PROBLEM DESCRIPTION:
Copy out every one of the records below word for word.

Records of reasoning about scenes
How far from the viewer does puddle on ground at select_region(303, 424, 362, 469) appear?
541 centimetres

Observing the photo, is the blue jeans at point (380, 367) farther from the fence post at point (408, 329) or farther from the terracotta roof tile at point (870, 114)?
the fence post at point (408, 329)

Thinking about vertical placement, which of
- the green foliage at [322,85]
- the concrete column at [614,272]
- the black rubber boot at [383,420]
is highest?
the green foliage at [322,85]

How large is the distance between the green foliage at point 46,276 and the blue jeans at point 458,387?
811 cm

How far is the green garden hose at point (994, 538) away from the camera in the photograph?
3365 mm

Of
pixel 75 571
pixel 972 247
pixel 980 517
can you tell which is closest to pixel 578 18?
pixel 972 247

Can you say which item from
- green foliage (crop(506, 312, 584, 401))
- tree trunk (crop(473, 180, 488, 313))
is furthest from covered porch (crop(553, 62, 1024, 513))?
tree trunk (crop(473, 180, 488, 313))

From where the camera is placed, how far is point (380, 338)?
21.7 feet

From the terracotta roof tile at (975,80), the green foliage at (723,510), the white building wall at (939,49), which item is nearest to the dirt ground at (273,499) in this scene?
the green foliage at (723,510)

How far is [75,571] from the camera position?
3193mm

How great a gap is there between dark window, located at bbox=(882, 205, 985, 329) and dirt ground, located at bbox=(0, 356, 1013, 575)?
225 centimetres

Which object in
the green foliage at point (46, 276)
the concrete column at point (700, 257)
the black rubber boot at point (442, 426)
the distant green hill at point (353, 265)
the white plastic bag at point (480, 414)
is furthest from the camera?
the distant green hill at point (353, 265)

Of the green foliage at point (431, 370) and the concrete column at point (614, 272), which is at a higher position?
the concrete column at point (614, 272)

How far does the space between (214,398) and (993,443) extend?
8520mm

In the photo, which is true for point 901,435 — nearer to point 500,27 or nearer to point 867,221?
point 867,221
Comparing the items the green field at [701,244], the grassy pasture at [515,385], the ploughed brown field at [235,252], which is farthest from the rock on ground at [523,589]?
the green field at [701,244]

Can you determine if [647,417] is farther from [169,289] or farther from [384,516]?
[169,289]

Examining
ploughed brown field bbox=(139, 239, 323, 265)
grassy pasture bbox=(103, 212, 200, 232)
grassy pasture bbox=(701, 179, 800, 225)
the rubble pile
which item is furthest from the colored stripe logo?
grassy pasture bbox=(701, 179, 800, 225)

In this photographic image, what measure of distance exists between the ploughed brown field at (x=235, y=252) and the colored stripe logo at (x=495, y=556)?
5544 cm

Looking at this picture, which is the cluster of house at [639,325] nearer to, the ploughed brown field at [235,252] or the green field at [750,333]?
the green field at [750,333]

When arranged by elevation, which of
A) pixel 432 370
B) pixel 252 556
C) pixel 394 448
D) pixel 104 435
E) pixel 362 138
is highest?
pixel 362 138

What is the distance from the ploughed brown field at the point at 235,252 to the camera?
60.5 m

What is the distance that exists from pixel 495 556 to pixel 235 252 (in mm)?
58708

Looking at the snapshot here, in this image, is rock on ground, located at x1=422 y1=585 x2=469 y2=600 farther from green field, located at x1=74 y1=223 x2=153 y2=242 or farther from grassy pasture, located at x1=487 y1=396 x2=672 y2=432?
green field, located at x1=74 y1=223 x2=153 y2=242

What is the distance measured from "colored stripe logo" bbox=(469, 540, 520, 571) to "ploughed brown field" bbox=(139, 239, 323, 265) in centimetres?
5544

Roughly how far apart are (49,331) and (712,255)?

THE COMPLETED TASK:
How far from the viewer does puddle on ground at select_region(303, 424, 362, 469) appear?
541 centimetres

Observing the photo, is the blue jeans at point (380, 367) farther from the fence post at point (408, 329) or farther from the terracotta roof tile at point (870, 114)?
the fence post at point (408, 329)

Thinking about vertical placement, which of
- the green foliage at [322,85]
- the concrete column at [614,272]
- the black rubber boot at [383,420]
is highest?
the green foliage at [322,85]

How large is the distance between the green foliage at point 46,276 and the blue jeans at point 458,387?
811 cm

How far is the green garden hose at point (994, 538) away from the camera in the photograph?
3365 mm

Of
pixel 75 571
pixel 972 247
pixel 980 517
can you tell which is closest to pixel 578 18?
pixel 972 247

Can you say which item from
- green foliage (crop(506, 312, 584, 401))
- tree trunk (crop(473, 180, 488, 313))
is furthest from covered porch (crop(553, 62, 1024, 513))?
tree trunk (crop(473, 180, 488, 313))

From where the camera is placed, how far is point (380, 338)?
21.7 feet

From the terracotta roof tile at (975,80), the green foliage at (723,510), the white building wall at (939,49), which item is nearest to the dirt ground at (273,499) in this scene?
the green foliage at (723,510)

How far is [75,571] from the camera position?
3193mm

How great a gap is there between dark window, located at bbox=(882, 205, 985, 329) and dirt ground, located at bbox=(0, 356, 1013, 575)?
225 centimetres

Which object in
the green foliage at point (46, 276)
the concrete column at point (700, 257)
the black rubber boot at point (442, 426)
the distant green hill at point (353, 265)
the white plastic bag at point (480, 414)
is furthest from the camera?
the distant green hill at point (353, 265)

Of the green foliage at point (431, 370) and the concrete column at point (614, 272), which is at a higher position?
the concrete column at point (614, 272)

How far does the space between (214,398) and (993,443) extend?
8520mm

In the photo, which is true for point 901,435 — nearer to point 500,27 or nearer to point 867,221?
point 867,221
Comparing the items the green field at [701,244], the grassy pasture at [515,385], the ploughed brown field at [235,252], which is farthest from the rock on ground at [523,589]?
the green field at [701,244]

Can you determine if [647,417] is farther from [169,289] or farther from [384,516]?
[169,289]

Examining
ploughed brown field bbox=(139, 239, 323, 265)
grassy pasture bbox=(103, 212, 200, 232)
grassy pasture bbox=(701, 179, 800, 225)
the rubble pile
which item is furthest from the colored stripe logo?
grassy pasture bbox=(701, 179, 800, 225)

In this photographic image, what measure of distance exists between the ploughed brown field at (x=235, y=252) and the colored stripe logo at (x=495, y=556)?
5544 cm

Looking at this picture, which is the cluster of house at [639,325] nearer to, the ploughed brown field at [235,252] or the green field at [750,333]?
the green field at [750,333]

When arranged by elevation, which of
A) pixel 432 370
B) pixel 252 556
C) pixel 394 448
D) pixel 104 435
E) pixel 362 138
is highest?
pixel 362 138

What is the distance from the ploughed brown field at the point at 235,252 to the camera?
60.5 m

What is the distance that exists from pixel 495 556 to pixel 235 252 (in mm)?
58708

Looking at the snapshot here, in this image, is rock on ground, located at x1=422 y1=585 x2=469 y2=600 farther from green field, located at x1=74 y1=223 x2=153 y2=242 or farther from grassy pasture, located at x1=487 y1=396 x2=672 y2=432?
green field, located at x1=74 y1=223 x2=153 y2=242

What is the distance measured from "colored stripe logo" bbox=(469, 540, 520, 571) to "ploughed brown field" bbox=(139, 239, 323, 265) in centimetres?
5544

Roughly how far apart are (49,331) and (712,255)?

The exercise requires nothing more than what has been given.